Reading The Mansion reminded me of reading Greek tragedy: I was witnessing the struggle of good and evil played out between godlike characters on a whole other plane of existence, and they all get what they deserve. Anyway, Mink Snopes's patient toiling in the first section is the best slow burns in American literature.

the end of a wonderful trilogy

"the mansion" is faulkner's memorable conclusion to the excellent snopes trilogy. Although it can be read on its own, it is best appreciated as the third in a series. Let me first start by commenting on the trilogy as a whole (you can see my reviews on the first two books). This trilogy provides excellent overall background to all the novels of faulkner. In it he talks about most of the main characters of yoknapatawpha county, mississippi which run through all of his work. "The mansion" in particular ties many of these people and history together. In addition to that, it tells the fascinating story of the snopes family. In "the mansion" faulkner retells most of what has occurred in the prior two books. This allows the reader to enjoy this novel on its own. For the trilogy reader he makes it interesting by changing the point of view. In "the town" v. k. ratliff tells the story of mink snopes and his murder of jack houston. In the retelling in "the mansion" the story is told by mink himself; a totally different perspective. Faulkner also, in sections of the book, reverts back to the omniscient narrator in this book whereas in "the town" 3 individuals tell the story from their perspective. point of view is one of the most intriguing aspects of faulkner's style. In this novel, he concludes the stories of the main snopes' characters and other characters in the trilogy. There is a clear air of fate that doesn't appear in the other novels. The story centers on mink, linda, and flem. Each ones destiny is irreversible. Even gavin stevens is fated to become a co-conspirator in murder. As before, we never see into the head of the main character, flem snopes. He has clearly become bored with life as he defeated everyone in his way to becoming the most powerful person in jefferson. Why, at the end he takes no steps to save himself from mink is described by ratliff like rules of the game he has been playing. Is he also bored with life? Faulkner is a masterful writer. This trilogy is not his best work, but it is excellent literature.
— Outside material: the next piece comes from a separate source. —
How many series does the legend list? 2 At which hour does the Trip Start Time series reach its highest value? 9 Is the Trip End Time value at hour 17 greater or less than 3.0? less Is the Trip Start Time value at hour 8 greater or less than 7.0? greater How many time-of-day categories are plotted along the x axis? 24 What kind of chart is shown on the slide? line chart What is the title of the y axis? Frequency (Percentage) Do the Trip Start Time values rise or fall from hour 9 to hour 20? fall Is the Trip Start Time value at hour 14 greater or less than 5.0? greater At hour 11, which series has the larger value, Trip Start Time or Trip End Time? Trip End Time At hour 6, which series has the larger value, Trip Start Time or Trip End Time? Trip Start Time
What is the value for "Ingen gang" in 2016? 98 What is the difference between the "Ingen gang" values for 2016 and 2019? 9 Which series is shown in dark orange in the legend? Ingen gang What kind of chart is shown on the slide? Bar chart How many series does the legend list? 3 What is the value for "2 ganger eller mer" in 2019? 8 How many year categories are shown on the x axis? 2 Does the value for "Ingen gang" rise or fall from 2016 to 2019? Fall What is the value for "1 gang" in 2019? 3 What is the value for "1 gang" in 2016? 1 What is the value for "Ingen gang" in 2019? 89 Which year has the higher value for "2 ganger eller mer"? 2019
A fascinating portrait of the deep South

This book (The Mansion) was my first experience with William Faulkner. I plan to read more. Despite his tendency towards long sentences that are impossible to parse, Faulkner has created an extremely compelling story chronicling 40 years in the history of a family and a town in the deep South. Having been raised in the South (although certainly long after the setting of these events), I found many of the characters, and certainly some of the attitudes towards the rest of the world, eerily familiar.This epic of the rise and fall of the Snopes family illustrates the tremendous impact a single family can have on a community, especially when that family is driven by naked ambition. In the course of his narrative Faulkner also reveals how the inhabitants of a small town in the South viewed such events as World Wars I and II, the New Deal, and the beginnings of the Civil Rights movement.Although this book is the last of a trilogy, I found it to stand on its own very well. In fact, the first chapter stands on its own and is worth reading all by itself - in my view it's a near-perfectly constructed short story.
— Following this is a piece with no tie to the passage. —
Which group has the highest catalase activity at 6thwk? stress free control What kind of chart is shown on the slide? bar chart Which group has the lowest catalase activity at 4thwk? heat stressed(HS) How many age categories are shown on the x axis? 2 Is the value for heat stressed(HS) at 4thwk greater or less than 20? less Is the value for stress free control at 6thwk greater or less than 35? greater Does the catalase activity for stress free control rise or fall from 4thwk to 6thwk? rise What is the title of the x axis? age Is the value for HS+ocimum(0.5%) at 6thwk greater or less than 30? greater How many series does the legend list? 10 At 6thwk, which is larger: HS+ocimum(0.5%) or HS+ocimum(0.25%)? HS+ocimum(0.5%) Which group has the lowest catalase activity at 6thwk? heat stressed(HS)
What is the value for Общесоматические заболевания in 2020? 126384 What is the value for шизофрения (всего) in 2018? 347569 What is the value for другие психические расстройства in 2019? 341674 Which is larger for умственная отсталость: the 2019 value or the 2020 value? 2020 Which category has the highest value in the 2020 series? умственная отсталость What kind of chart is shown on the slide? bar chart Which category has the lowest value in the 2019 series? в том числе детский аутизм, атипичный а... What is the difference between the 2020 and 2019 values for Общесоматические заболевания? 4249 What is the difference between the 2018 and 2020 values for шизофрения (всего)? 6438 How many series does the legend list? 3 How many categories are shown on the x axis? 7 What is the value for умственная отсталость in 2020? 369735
Faulkner ends the Snopes trilogy on an epic level

This book makes slogging through The Town very much worth it. Although the Town is an excellent book, it serves mostly to set the groundwork (whether he intended it or not) for this absolutely fabulous text.Mink Snopes, cousin of Flem Snopes as well as victim of his kinsman's steady rise to the top of Yoknapatawpha County's high society, returns from prison to seek revenge. It is described in almost mythic prose. Also, causing Flem no small amount of grief, is his daughter's continuing relationship with anti-Snopesian, Gavin Stevens. Along the way, several dozen Snopeses come and go. And we learn the final fate of the Compsons from the Sound and the Fury.It sounds like a hoity-toity soap opera, but this is one soap opera that will stick to the ribs of your soul.